◆ ASSIGNMENT: Reproduce only what runs from the line containing "Kim tự tháp âm nhạc thạch anh" to the line containing "Продаю бмв е 39 в хорошем состояние" in the records below, inclusive. Keep it exact, and keep the pictures out.

◆ PROVIDED DATA:
══════
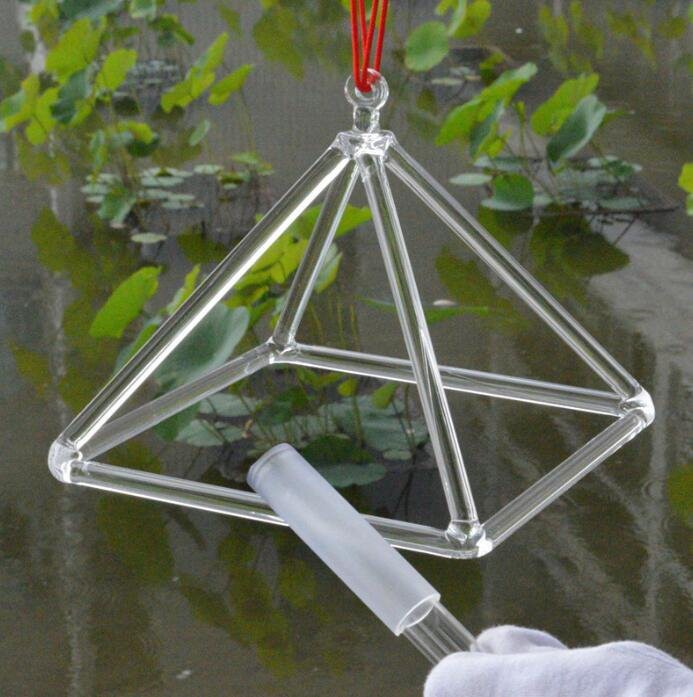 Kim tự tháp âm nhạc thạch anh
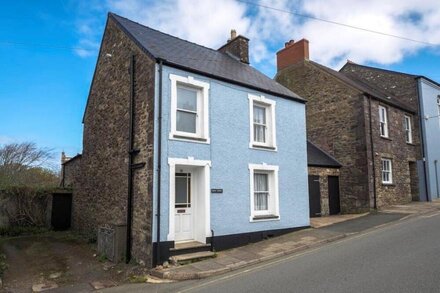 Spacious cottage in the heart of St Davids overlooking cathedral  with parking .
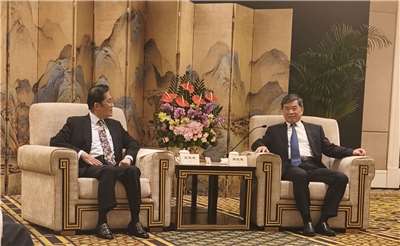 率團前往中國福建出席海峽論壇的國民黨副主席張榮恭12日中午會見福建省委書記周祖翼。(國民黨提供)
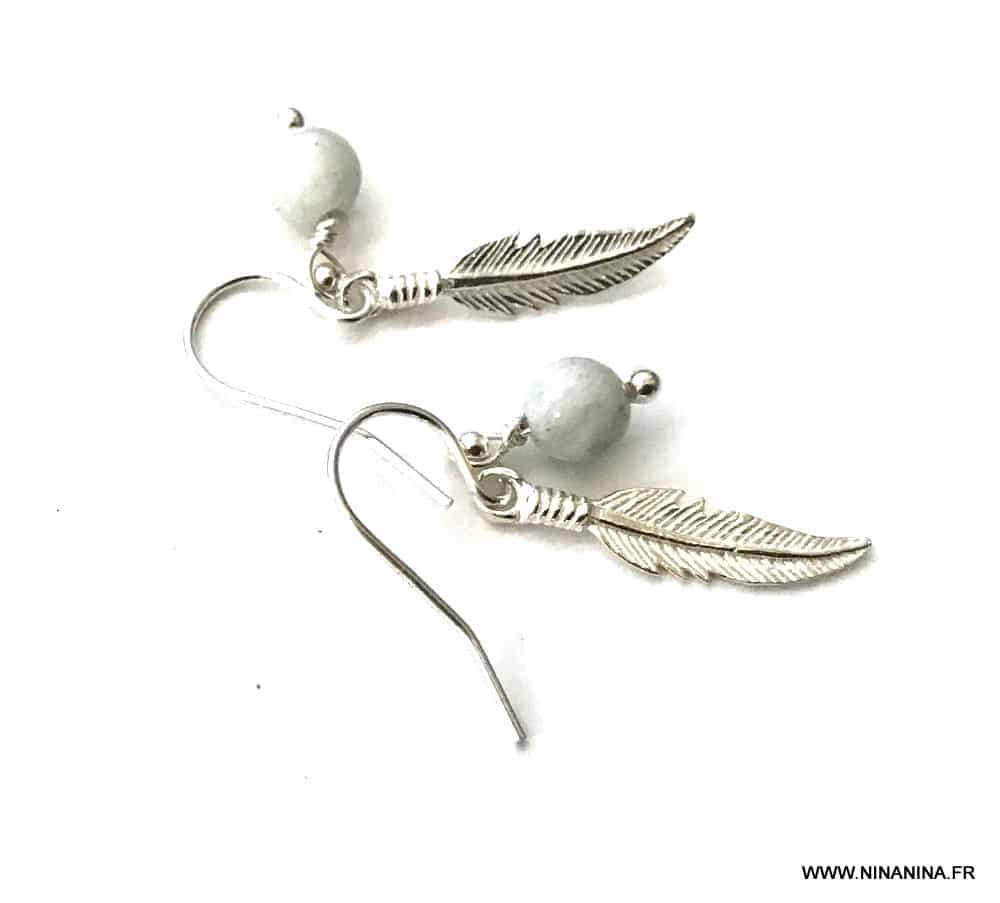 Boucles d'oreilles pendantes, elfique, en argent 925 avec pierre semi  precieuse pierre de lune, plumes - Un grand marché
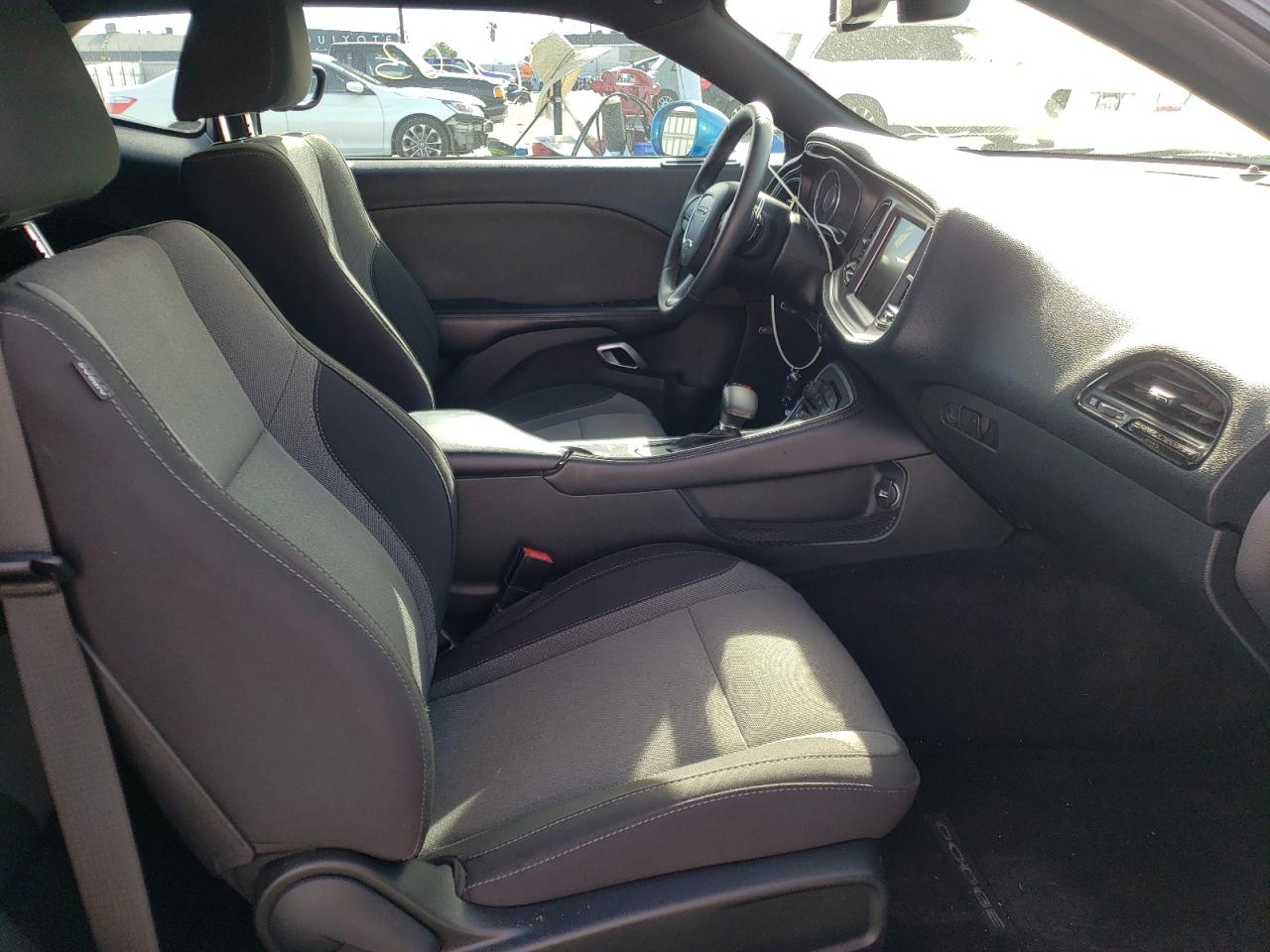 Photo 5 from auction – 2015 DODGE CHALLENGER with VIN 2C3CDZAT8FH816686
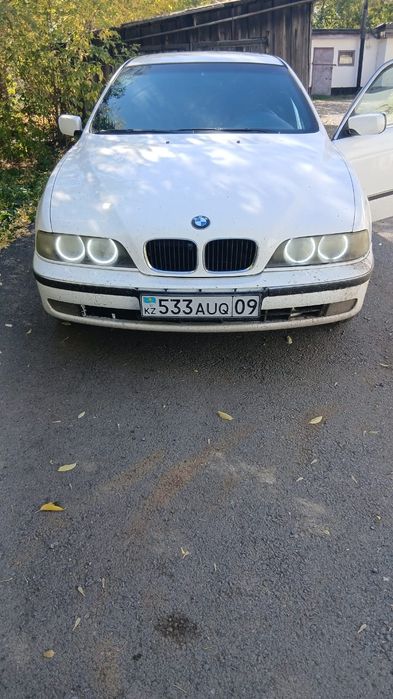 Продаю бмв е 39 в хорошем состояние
══════
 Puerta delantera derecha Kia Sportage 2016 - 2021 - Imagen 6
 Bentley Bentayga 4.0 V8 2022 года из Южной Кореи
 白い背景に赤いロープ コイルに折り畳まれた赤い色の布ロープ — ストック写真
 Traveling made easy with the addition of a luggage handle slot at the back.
══════
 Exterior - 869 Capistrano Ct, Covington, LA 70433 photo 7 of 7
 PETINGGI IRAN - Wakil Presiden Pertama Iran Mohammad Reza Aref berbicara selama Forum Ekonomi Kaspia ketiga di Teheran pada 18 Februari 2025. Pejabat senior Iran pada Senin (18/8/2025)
══════
◆ OUTPUT:
 Kim tự tháp âm nhạc thạch anh
 Spacious cottage in the heart of St Davids overlooking cathedral  with parking .
 率團前往中國福建出席海峽論壇的國民黨副主席張榮恭12日中午會見福建省委書記周祖翼。(國民黨提供)
 Boucles d'oreilles pendantes, elfique, en argent 925 avec pierre semi  precieuse pierre de lune, plumes - Un grand marché
 Photo 5 from auction – 2015 DODGE CHALLENGER with VIN 2C3CDZAT8FH816686
 Продаю бмв е 39 в хорошем состояние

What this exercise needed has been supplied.